What can you do when science and medicine are as biased as the society they treat? Black and Asian patients in the UK wait nearly a week longer for a cancer diagnosis and globally, people of colour are not only more likely to die while giving birth, they are also more likely to die while being born – or soon afterwards.
In Systemic, science journalist Layal Liverpool unearths the shocking facts behind the health threat of racism, and when a scientific bias is this pronounced, it results in worse treatment for everyone. We are collectively more ill, medical research is held back and our potential for scientific discoveries is reduced.
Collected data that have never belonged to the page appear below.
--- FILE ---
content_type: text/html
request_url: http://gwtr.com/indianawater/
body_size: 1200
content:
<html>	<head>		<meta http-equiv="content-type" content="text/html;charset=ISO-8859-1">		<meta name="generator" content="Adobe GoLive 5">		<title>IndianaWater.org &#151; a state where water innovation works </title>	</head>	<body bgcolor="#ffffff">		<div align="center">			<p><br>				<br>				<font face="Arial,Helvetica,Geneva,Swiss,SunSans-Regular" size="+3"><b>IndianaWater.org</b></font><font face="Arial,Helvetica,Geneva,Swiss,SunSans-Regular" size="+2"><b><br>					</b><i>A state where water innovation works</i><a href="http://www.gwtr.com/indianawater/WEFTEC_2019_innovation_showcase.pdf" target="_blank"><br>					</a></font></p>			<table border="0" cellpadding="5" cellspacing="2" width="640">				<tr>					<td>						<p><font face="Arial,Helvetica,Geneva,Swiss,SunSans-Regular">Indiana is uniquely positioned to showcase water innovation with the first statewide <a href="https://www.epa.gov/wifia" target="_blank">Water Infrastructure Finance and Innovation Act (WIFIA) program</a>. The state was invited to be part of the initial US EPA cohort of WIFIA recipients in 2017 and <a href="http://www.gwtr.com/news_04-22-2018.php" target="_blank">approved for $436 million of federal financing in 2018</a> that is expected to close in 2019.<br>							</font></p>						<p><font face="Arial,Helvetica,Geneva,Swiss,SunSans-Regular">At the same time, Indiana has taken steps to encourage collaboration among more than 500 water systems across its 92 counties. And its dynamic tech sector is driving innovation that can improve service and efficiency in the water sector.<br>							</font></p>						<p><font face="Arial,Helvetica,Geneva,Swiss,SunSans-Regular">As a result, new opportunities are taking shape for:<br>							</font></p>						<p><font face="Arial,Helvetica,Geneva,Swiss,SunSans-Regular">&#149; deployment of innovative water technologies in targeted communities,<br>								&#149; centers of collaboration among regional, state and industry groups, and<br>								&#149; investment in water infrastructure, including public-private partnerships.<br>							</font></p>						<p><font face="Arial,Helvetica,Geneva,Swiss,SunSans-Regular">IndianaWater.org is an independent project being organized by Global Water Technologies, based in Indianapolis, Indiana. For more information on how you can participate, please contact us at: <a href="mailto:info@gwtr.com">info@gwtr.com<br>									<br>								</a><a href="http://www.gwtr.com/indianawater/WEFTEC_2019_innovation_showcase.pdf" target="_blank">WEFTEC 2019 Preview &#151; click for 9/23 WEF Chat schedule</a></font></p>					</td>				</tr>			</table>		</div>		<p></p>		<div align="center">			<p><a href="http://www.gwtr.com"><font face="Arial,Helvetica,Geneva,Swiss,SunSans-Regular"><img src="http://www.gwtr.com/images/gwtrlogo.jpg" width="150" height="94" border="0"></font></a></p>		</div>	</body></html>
But there is hope for a cure – practical solutions that we can implement to heal our world. Individuals can learn to advocate for themselves and others with scientifically backed data in the face of structural prejudice. Governments can enact policies aimed at tackling systemic inequities on a national level. Drawing on years of research, interviews and cutting-edge data from across the world, Systemic is a clarion call for a healthier world for us all.
Dr. Layal Liverpool is a British science journalist and author based in Berlin, Germany. Her writing has appeared in Nature, New Scientist, WIRED, The Guardian, and elsewhere, and she has worked as a Berlin-based reporter for both Nature and New Scientist. Before moving into journalism, Layal worked as a biomedical researcher at University College London and the University of Oxford in the United Kingdom. She has a PhD in virology and immunology from the University of Oxford. Layal was born and grew up mainly in The Hague, in the Netherlands.